I have some recorded data s(x), and need to compute the value and uncertainty in
$$S = \int_{x_{1}}^{x_{2}} s(x) dx$$ I am using the trapezium rule for the integration, and need to estimate the uncertainty in the integral due to uncertainties in x and s(x). I have uncertainty estimates for every x and s(x) value (which are not constant). My first approach was to estimate the uncertainty in each term of the summation and add all of those uncertainties in quadrature:
$$\tag{1} S = \frac{1}{2} \sum_{i=1}^n (x_i-x_{i-1})(s_i+s_{i-1})$$
The uncertainty in $x_i-x_{i-1}$ is $$ \tag{2} \sigma_{x-x_{i}} = \sqrt{\sigma_{x_i}^2 + \sigma_{x_i-1}^2}$$
The uncertainty in $s_i+s_{i-1}$ is $$ \tag{3} \sigma_{s+s_{i}} = \sqrt{\sigma_{s_i}^2 + \sigma_{s_i-1}^2}$$
The uncertainty in the $i^{th}$ term of the sum (area of the $i^{th}$ trapezium) is therefore
$$ \tag{4} \sigma_i = \sqrt{\sigma_{x-x_{i}}^2(s_i+s_{i-1})^2 + \sigma_{s+s_{i}}^2(x_i-x_{i-1})^2}$$
And therefore the uncertainty in the integral is $$ \tag{5} \sigma = \frac{1}{2} \sqrt{\sum_{i=1}^n \sigma_i^2} $$
However, I realise that equation 5 is only valid for summing uncorrelated variables. In this case, the area of a trapezium $i$ will have some correlation with the trapeziums $i-1$ and $i+1$: if there is an error in $s_i$ then both trapeziums $i$ and $i+1$ will increase/decrease together, whereas if there is an error in $x_i$ then one will increase and one will decrease.
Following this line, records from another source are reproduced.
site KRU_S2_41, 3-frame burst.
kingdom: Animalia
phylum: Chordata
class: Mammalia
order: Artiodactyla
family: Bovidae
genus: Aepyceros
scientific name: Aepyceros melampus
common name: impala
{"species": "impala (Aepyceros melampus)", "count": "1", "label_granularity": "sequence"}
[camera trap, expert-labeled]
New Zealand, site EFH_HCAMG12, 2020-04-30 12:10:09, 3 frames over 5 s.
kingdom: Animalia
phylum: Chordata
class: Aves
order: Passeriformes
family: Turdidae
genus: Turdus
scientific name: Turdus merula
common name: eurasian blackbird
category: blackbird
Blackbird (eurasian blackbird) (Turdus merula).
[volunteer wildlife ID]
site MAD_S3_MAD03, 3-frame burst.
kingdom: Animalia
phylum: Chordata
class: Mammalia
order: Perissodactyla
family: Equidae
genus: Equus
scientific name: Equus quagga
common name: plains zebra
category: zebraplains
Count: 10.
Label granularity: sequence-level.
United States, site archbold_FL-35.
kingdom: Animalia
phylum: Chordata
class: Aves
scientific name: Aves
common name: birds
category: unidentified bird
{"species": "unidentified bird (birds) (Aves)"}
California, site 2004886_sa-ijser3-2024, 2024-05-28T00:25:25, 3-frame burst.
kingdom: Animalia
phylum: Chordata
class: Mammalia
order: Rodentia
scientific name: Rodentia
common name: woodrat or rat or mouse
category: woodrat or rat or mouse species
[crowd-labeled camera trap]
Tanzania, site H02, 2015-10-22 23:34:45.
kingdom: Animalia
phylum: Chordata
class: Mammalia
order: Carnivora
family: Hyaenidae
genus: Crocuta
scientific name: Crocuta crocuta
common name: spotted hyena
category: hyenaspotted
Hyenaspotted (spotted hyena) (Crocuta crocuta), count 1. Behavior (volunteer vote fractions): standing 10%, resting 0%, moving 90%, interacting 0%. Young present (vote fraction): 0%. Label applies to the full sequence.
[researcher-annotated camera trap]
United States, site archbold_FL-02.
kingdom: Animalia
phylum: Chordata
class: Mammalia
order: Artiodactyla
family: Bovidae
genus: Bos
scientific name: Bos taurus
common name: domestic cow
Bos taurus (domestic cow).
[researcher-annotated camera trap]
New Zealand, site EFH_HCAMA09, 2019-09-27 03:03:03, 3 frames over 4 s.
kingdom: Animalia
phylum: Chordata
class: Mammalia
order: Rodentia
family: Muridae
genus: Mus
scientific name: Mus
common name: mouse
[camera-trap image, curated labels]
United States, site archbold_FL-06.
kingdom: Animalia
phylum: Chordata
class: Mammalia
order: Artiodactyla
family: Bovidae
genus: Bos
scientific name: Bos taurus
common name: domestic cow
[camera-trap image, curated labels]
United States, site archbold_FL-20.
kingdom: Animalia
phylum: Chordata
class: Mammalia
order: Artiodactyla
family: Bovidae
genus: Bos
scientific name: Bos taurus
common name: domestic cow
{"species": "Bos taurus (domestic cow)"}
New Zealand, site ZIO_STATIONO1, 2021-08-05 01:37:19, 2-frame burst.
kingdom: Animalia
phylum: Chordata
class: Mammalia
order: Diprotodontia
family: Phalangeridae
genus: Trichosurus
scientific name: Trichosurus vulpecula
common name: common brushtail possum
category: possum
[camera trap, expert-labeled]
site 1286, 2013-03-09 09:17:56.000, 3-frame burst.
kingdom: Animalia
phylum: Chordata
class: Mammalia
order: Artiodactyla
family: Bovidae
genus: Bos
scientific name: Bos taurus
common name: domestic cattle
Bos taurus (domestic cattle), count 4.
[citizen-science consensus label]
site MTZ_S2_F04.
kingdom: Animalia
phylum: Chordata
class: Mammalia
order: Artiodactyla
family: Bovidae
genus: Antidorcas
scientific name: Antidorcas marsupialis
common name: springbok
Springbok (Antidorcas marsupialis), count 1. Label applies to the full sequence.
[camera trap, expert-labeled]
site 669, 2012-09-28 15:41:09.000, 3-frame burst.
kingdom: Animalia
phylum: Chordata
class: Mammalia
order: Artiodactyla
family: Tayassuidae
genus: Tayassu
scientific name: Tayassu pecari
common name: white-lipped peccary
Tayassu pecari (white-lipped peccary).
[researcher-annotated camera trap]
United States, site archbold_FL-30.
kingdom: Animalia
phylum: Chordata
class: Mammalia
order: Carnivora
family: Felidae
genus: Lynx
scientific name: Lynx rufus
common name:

So, my question is, how can I estimate the uncertainty in the integral, accounting for the fact that there is a correlation between the terms in the sum?
I had thought that I might try and estimate the covariance between the terms in the sum and incorporate that, however I have run into 2 problems: Firstly, most sources only give the uncertainty propagation for sums with 2 terms, for example
$$ f = A + B, \sigma_f = \sqrt{\sigma_A^2 + \sigma_B^2 + 2\sigma_{AB}} $$
where $\sigma_{AB}$ is the covariance between A and B, so I am not sure how I would extend this to multiple terms. My guess would be that I would need something like an nxn matrix, with the covariance of every term with every other, but am not 100% sure about this.
Secondly, when looking at how I might calculate the covariance between just 2 terms, I get stuck: $$ cov(A,B) = E[(A - E[A])(B - E[B])] $$ where E[X] is the expectation value of X, however in my case I only have a single value for each term, so as far as I can see E[A]= A, and so the covariance is just 0. Also, given that I only have a single value for each term, I am not sure this approach is valid anyway.